Il consiglio di amministrazione dell’Accademia di Belle Arti di Frosinone si è riunito questa mattina: alla riunione ha preso parte, in rappresentanza del Comune capoluogo, il vicesindaco Fabio Tagliaferri.

Tra le voci in discussione, appariva anche quella relativa al trasferimento, dalla prestigiosa e funzionale sede di palazzo Tiravanti, di alcuni corsi didattici, perché venissero localizzati altrove.

Il Ministero dell’Istruzione, dell’Università e della Ricerca, ossia l’ente con cui l’amministrazione Ottaviani ha lavorato perché l’Accademia trovasse una collocazione stabile nel palazzo Tiravanti, ha già espresso parere contrario al trasferimento delle lezioni e dei relativi corsi di didattica, all’esterno della sede del capoluogo.

Il consiglio d’amministrazione ha, quindi, riconosciuto al Comune di Ferentino la possibilità di ospitare dei corsi di natura extra didattica, utilizzando proprie sedi e finanziamenti messi a disposizione dal Comune gigliato.

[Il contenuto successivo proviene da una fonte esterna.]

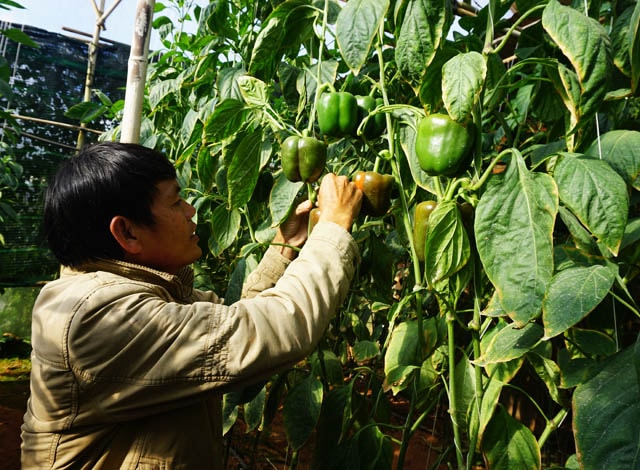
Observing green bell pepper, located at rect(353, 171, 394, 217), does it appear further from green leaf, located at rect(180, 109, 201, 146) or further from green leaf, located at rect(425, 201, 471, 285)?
green leaf, located at rect(180, 109, 201, 146)

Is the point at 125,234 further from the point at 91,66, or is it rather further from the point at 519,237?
the point at 91,66

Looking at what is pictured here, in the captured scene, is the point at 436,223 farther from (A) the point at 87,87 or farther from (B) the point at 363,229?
(A) the point at 87,87

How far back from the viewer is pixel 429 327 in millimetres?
1173

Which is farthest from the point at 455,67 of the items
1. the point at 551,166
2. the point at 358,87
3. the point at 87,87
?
the point at 87,87

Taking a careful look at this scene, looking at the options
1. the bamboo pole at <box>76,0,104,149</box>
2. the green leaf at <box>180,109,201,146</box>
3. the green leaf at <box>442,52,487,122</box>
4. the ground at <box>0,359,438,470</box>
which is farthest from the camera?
the bamboo pole at <box>76,0,104,149</box>

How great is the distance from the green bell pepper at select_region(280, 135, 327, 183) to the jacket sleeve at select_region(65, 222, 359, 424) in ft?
0.91

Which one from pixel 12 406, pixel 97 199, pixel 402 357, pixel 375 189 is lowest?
pixel 12 406

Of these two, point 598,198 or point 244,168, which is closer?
point 598,198

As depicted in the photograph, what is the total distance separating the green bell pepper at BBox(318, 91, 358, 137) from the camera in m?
1.04

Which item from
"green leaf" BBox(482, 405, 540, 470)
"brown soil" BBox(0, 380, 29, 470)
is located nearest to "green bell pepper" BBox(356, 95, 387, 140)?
"green leaf" BBox(482, 405, 540, 470)

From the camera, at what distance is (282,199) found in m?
1.25

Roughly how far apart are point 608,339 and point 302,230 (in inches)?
27.2

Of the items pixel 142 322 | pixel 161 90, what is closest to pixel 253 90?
pixel 142 322

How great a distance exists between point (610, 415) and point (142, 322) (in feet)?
2.27
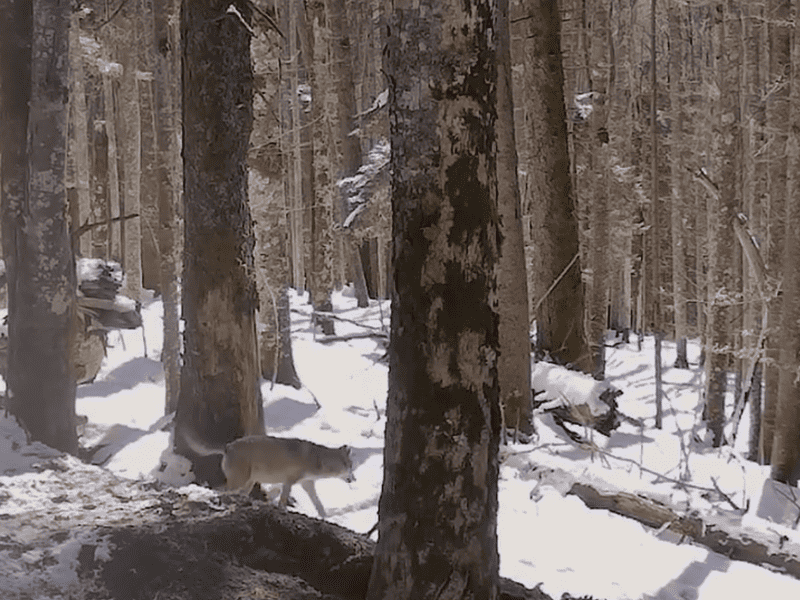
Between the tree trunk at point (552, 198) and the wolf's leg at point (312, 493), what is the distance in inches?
189

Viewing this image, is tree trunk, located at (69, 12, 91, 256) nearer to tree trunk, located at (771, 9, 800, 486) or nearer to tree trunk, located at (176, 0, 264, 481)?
tree trunk, located at (176, 0, 264, 481)

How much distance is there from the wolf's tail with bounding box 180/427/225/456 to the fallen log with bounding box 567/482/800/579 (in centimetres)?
327

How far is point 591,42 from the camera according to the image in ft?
59.6

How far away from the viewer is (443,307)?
375 cm

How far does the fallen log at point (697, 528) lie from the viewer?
6.41 m

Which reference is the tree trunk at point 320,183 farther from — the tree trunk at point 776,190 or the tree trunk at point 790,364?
the tree trunk at point 790,364

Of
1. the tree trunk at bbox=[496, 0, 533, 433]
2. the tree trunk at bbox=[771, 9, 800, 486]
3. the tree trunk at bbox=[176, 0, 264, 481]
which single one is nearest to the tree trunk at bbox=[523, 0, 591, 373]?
the tree trunk at bbox=[496, 0, 533, 433]

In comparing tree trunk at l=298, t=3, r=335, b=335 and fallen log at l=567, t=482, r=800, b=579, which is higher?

“Se altri comuni vogliono mettere a disposizione i propri locali per attività extra didattiche – ha dichiarato Fabio Tagliaferri – o comunque contribuire finanziariamente a quelli che sono i progetti di sviluppo dell’Accademia di Belle Arti di Frosinone, noi non possiamo che essere contenti. L’importante è conservare la effettività e la perentorietà delle scelte operate dall’amministrazione comunale di Frosinone e dal Ministero, che non permettono deroghe rispetto al luogo in cui vengono effettuati i corsi e le attività didattiche, che rimane, appunto, la nuova sede del Tiravanti nella parte alta del capoluogo”.